Albert2 · 27/08/2018 03:31

Your friend is just excited to be getting married too. I suggest finding someone else to help you plan the wedding. If she is bothering you that much maybe find another MOH.

SummerIsEasy · 27/08/2018 03:55

My DH was military 36 years ago when we planned out wedding. He was not in the least involved until two days before the wedding when he turned up, hung over after a stag do in Germany with his mates.

We would happily have gone without the whole thing, but my parents expected a decent wedding and to be fair they paid for it. It was their day, most of the guests were extended family and my parents also invited their friends. My parents sorted out the seating plan, so that Auntie so and so would be happy with who they sat next to. It seemed to be much more important to them to put on a show than it was to us. My own friends were rationed and put on a small table.

I was expected to have my two younger sisters as bridesmaids, because my parents wanted this, when I would have much preferred my best mate from school.

To be honest I would rather have had the money spent to save for a deposit on our first home. None of it matters now.
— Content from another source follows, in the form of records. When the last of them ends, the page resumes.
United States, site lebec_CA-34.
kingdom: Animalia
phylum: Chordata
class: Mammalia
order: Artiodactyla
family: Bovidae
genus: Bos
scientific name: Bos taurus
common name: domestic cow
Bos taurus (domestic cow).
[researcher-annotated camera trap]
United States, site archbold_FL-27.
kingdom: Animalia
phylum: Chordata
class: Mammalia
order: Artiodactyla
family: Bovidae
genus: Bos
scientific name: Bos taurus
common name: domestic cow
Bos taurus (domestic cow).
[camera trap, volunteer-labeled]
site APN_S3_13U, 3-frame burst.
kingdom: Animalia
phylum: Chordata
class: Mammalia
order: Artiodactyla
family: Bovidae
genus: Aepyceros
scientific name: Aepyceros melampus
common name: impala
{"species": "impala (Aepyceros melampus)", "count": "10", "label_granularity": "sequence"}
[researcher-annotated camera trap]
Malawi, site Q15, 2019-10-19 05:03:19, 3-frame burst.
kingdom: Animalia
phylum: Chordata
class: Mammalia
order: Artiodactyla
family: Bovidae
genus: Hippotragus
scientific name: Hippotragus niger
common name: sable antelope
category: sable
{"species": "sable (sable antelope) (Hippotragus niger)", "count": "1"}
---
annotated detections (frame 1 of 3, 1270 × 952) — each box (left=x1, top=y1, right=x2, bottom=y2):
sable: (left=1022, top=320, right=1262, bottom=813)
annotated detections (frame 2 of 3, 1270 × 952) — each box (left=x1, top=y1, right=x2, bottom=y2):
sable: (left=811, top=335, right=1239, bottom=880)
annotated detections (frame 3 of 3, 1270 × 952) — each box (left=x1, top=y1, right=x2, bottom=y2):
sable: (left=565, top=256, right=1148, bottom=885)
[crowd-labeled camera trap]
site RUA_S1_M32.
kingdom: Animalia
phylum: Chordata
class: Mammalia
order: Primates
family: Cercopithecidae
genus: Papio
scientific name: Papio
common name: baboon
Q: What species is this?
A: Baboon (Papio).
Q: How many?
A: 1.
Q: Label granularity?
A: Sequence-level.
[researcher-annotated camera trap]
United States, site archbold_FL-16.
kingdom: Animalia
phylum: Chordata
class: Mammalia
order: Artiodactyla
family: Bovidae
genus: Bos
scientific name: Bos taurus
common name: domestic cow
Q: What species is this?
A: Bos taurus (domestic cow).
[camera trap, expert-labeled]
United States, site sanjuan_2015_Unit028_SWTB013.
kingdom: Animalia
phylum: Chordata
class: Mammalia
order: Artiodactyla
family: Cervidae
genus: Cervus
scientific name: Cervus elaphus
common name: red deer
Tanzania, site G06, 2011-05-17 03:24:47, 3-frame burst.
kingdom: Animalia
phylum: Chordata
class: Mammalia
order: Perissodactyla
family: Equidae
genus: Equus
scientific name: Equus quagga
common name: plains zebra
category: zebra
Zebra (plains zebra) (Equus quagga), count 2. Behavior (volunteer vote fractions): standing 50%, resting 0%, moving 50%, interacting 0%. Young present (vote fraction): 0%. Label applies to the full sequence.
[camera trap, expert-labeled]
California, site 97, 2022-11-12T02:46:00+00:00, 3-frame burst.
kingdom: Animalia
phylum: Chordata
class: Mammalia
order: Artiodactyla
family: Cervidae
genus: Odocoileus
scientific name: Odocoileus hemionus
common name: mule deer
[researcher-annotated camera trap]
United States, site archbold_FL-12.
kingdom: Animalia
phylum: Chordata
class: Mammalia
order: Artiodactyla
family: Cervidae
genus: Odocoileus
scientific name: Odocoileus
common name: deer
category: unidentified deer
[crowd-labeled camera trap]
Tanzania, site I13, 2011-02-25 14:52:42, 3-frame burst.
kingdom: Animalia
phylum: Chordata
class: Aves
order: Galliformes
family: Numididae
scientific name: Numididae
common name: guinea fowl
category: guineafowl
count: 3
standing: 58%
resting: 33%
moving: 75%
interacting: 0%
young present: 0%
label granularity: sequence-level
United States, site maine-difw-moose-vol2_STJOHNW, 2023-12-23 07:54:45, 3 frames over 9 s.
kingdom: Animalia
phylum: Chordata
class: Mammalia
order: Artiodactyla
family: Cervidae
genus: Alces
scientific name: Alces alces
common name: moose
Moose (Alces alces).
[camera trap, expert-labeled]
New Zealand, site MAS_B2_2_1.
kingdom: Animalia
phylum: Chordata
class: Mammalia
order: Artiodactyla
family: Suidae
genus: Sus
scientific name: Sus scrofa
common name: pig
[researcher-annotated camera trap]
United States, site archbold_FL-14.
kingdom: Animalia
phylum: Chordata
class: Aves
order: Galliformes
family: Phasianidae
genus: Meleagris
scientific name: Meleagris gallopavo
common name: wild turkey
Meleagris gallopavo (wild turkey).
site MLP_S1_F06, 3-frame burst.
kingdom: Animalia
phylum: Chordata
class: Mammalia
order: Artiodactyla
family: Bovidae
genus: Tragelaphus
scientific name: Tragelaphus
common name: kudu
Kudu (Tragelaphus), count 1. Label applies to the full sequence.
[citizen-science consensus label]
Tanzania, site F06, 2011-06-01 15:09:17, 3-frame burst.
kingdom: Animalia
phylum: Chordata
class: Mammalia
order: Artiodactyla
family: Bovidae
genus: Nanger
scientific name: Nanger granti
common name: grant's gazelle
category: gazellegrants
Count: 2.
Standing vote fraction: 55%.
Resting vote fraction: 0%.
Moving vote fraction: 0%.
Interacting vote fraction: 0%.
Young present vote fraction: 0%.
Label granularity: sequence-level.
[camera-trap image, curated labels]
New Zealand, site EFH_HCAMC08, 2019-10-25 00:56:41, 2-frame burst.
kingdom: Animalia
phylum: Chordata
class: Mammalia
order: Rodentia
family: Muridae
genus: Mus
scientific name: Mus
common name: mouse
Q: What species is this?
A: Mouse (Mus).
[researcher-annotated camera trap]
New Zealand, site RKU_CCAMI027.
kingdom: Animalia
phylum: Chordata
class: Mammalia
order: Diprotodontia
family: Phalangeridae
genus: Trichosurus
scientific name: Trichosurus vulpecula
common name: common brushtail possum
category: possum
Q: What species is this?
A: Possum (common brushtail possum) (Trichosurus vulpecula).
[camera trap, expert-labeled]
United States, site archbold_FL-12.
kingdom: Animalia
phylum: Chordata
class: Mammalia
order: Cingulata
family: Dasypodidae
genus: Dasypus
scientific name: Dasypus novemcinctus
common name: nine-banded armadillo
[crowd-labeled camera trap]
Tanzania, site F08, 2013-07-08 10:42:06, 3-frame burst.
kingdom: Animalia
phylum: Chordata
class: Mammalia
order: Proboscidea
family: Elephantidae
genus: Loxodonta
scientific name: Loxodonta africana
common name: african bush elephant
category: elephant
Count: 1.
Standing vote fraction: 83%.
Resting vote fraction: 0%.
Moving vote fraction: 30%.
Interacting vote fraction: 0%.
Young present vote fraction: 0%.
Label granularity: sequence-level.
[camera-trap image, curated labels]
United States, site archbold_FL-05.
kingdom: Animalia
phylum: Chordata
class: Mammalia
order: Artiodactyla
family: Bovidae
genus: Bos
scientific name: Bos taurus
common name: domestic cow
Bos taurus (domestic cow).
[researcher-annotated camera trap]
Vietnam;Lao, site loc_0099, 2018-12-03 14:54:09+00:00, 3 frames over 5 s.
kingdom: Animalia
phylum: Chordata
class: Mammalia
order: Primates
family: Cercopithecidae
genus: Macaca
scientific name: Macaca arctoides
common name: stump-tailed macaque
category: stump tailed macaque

Frogpond · 27/08/2018 04:21

You are not insane op. I have seen this happen a few times, one friend gets engaged, then the other friend gets upset seeing her friend in the lime light and tries to find a way to push in. Do you have a feeling that he reluctantly agreed to get married after being nagged? You also think your friend will probably be single by your wedding because the closer your wedding gets the more she will push him?
Find someone else to help you plan the wedding, be nice to your friend she will need your support if her relationship ends. Try to understand it's probably very hard for her to see you planning a wedding when she desperately wants to do the same. So be nice, listen to her talk about her dream day, but don't have her help plan.
I understand how frustrated you must be.